Kiedy „czerezwyczajka” uderzyła w Leppera, nie wytrzymał Giertych. Sprawa się rypła i Platforma mogła sobie powygrywać co chciała. Natychmiast też przystąpiła do propagandowej i zarazem piaskownicowej zemsty za to, że PiS nie dał sobie w kaszę dmuchać dwa lata wcześniej. Przepychanki o obecność dyplomatyczną w świecie, o to kto rządzi w Polsce, nawet o sprawy administracyjno-biurowe – ustały z chwilą Katastrofy. By wybuchnąć ze zdwojoną siłą, kiedy okazało się, że Platforma (rząd) dała się wpuścić jak dziecko w dyktat rosyjski przy pracach wyjaśniających. PiS – jak to PiS – wystawił na ten front człowieka, który ma osobiste żale do byłych kolegów z KOR, a co dopiero do ich spadkobierców.
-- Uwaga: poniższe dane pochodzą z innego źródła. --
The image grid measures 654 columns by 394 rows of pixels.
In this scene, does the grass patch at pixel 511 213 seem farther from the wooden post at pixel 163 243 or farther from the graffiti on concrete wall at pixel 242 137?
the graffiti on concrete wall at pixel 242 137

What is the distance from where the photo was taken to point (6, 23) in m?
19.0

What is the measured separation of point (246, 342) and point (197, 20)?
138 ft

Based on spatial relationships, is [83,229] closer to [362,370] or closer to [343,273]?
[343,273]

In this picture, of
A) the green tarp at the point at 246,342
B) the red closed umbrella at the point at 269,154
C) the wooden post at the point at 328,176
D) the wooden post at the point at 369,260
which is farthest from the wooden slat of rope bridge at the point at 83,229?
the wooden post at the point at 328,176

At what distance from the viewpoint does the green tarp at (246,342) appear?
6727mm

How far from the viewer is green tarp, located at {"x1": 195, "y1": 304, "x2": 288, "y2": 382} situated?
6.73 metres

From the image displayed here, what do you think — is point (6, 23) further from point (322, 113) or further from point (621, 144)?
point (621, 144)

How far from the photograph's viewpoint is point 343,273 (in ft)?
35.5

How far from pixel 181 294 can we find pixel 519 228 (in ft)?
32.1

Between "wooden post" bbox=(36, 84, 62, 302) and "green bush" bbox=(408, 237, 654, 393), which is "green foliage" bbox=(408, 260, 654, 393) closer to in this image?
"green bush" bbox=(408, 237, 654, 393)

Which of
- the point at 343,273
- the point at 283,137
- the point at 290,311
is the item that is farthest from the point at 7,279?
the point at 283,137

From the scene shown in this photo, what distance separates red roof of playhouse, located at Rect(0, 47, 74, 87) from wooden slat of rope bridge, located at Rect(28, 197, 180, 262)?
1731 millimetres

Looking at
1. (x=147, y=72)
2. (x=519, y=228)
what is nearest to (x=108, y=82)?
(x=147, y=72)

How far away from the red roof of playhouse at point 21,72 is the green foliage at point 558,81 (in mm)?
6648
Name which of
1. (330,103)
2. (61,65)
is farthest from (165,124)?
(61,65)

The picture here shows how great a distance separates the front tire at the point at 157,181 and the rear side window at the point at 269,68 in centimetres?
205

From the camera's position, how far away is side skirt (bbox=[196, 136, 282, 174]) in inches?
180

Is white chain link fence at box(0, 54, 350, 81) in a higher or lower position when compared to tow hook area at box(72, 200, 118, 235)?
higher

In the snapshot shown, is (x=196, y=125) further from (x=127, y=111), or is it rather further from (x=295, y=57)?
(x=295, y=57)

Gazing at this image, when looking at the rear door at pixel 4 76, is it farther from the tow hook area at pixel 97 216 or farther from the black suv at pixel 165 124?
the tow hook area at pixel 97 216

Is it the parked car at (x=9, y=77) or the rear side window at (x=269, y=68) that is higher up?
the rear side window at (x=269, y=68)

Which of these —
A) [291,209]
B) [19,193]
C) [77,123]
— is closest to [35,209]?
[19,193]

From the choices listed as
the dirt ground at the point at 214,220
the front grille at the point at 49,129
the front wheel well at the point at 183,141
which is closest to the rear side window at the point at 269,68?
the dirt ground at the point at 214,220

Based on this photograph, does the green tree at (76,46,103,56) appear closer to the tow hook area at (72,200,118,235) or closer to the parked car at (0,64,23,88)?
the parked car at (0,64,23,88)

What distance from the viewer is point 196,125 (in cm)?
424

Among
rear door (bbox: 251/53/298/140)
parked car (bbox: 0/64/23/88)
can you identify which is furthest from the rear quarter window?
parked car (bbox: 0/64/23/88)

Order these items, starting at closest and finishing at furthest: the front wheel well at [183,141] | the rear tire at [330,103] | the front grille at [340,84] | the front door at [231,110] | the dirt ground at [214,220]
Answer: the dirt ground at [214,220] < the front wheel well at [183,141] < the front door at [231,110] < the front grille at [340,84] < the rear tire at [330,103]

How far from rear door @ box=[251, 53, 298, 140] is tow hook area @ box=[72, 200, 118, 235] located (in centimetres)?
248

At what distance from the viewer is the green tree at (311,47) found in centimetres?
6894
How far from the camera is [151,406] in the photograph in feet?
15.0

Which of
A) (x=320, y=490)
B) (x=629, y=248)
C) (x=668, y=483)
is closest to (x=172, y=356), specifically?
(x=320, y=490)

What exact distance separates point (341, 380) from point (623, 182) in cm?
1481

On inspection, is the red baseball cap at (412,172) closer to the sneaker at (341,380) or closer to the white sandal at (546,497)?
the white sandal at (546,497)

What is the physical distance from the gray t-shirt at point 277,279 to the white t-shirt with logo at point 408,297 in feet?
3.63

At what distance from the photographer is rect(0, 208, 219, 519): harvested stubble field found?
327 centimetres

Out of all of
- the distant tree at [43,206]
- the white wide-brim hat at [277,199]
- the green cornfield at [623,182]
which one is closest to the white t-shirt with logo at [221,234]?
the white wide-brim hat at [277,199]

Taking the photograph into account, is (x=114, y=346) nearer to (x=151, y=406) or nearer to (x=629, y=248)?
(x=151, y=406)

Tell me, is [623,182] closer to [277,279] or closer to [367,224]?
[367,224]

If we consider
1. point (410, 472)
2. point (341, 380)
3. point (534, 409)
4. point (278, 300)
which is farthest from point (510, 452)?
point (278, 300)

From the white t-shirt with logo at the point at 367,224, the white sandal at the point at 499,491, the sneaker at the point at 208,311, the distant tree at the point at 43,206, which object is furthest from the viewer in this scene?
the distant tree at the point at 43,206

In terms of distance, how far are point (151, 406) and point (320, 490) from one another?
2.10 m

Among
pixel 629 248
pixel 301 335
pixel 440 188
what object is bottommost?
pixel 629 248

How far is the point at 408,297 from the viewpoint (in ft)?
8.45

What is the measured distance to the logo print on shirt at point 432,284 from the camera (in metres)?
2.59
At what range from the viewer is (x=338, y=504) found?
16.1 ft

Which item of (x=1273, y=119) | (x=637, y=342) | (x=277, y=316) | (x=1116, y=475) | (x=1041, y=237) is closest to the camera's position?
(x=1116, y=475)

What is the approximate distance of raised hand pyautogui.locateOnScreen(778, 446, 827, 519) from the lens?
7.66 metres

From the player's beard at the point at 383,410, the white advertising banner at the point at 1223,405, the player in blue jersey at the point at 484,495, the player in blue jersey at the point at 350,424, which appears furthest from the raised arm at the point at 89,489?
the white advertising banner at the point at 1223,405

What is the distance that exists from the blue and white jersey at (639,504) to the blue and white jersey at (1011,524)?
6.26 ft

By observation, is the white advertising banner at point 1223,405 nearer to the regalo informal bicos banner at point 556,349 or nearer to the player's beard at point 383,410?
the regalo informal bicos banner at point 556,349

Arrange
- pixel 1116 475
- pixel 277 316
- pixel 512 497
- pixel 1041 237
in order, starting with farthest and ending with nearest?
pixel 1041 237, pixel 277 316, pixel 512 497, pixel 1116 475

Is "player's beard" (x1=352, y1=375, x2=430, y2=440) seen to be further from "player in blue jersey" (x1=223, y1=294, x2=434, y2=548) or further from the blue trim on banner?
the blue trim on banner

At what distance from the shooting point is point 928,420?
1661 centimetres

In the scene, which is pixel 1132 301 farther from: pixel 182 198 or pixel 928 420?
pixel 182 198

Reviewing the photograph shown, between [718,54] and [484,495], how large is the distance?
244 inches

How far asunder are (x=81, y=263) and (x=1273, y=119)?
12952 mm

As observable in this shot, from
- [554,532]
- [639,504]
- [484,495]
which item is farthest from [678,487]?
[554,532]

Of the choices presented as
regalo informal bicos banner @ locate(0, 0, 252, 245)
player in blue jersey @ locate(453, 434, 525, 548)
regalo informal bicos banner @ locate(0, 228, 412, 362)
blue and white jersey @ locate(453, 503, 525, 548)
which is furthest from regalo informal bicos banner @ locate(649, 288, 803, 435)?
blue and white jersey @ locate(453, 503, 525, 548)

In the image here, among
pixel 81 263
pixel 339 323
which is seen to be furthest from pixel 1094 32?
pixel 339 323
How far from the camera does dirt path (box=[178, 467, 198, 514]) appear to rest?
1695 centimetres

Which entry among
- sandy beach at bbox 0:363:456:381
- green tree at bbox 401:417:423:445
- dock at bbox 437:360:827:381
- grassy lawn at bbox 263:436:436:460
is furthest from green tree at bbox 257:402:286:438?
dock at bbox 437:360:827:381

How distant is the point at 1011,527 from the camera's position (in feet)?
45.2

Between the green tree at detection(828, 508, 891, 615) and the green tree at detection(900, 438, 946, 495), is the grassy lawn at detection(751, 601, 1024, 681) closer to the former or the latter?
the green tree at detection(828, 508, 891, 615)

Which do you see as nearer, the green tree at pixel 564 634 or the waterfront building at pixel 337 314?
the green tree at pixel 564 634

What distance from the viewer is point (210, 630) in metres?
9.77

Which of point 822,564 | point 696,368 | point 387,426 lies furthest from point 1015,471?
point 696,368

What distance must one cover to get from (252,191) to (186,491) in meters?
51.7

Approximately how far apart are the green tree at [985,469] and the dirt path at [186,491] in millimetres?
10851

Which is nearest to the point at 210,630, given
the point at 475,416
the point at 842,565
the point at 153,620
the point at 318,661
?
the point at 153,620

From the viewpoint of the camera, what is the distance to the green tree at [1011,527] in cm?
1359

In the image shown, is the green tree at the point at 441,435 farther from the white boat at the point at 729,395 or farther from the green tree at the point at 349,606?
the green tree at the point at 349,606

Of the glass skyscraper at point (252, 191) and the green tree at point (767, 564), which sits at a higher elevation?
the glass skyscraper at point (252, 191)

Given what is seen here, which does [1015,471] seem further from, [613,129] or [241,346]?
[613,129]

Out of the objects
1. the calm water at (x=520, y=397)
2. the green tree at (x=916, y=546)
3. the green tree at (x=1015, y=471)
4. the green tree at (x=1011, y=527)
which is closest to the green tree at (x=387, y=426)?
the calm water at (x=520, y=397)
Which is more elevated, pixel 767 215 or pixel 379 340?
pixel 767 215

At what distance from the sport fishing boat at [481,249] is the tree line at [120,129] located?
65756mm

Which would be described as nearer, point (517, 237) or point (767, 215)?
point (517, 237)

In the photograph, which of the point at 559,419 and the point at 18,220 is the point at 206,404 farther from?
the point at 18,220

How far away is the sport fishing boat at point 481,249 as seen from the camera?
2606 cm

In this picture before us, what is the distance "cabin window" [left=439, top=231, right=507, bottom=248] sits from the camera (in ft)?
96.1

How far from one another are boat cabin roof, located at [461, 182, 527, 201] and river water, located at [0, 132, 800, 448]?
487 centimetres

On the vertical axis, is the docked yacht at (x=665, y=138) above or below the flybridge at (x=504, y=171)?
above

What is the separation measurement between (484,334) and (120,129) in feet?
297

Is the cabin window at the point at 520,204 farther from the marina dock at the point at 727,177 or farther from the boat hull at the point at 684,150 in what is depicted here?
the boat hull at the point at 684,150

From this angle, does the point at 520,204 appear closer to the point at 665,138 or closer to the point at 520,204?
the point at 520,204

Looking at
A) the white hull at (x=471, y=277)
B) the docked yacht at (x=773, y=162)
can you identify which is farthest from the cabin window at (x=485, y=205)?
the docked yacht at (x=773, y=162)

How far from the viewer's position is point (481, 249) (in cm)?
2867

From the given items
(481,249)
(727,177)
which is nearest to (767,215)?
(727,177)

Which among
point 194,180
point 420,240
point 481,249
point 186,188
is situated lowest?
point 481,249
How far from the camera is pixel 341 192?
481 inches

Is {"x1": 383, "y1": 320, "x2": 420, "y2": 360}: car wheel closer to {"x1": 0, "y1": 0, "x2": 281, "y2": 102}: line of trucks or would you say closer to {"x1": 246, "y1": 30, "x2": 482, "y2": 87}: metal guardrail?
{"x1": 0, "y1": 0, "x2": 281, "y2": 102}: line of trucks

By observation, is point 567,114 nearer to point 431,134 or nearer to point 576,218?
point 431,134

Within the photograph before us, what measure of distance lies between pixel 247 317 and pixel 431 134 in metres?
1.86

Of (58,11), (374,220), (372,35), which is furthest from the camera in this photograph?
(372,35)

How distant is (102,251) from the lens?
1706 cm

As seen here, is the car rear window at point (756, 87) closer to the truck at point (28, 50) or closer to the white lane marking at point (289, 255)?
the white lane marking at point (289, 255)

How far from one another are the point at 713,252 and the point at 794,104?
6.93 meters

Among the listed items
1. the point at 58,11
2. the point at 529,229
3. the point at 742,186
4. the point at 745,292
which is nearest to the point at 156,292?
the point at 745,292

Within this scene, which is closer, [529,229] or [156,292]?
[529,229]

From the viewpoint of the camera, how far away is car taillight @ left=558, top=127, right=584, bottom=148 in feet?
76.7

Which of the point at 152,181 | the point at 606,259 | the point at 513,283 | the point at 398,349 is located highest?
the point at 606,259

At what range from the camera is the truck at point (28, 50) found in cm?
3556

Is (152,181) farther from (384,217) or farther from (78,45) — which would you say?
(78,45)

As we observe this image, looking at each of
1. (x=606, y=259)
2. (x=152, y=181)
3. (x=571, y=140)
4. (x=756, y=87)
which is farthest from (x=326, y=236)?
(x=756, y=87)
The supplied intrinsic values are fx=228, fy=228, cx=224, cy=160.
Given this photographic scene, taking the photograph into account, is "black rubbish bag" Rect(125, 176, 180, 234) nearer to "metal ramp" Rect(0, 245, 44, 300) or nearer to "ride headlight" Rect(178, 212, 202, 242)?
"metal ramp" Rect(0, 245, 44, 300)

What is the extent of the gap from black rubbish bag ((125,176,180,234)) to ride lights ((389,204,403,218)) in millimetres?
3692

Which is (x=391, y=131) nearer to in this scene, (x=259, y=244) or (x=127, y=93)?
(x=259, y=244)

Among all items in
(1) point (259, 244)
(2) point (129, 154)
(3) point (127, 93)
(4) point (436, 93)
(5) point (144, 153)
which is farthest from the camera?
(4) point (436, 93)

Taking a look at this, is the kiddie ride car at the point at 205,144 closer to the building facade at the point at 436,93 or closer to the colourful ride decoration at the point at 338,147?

Nie wróżyło to i nie wróży ugody w sprawie Katastrofy, ani w innych sprawach.

 

*             *             *

Dziś nie da się rozstrzygnąć – a i sensu nie ma – kto zaczął. Dlatego apel Ewy z Szydłowca skierowany wyraźnie do J. Kaczyńskiego – był nie w porządku. Może nie był prowokacją, obliczoną na to, że nie dojdzie do uściśnięcia dłoni – ale oczyszczał Platformę z wszystkiego, co wyczyniała od negocjacji POPiS-owych.

W cieniu tych zabaw Polska niepostrzeżenie stacza się w suicydalia.

Dziś, kiedy nawet najbardziej usłużni Rządowi mediaści dają ucha krytykom rozwiązań politycznych, gospodarczych, społecznych, bo coś jednak jest na rzeczy – Premier i Wicepremier(ka) wyjeżdżają sobie na saksy. Nie Platformę trzeba sklejać na powrót (bo i po co?) – ale Kraj i Państwo. Bez Ludności tego się zrobić nie da. Tym bardziej, jeśli się tę Ludność będzie traktować jak osiedlowego głupka i niemotę.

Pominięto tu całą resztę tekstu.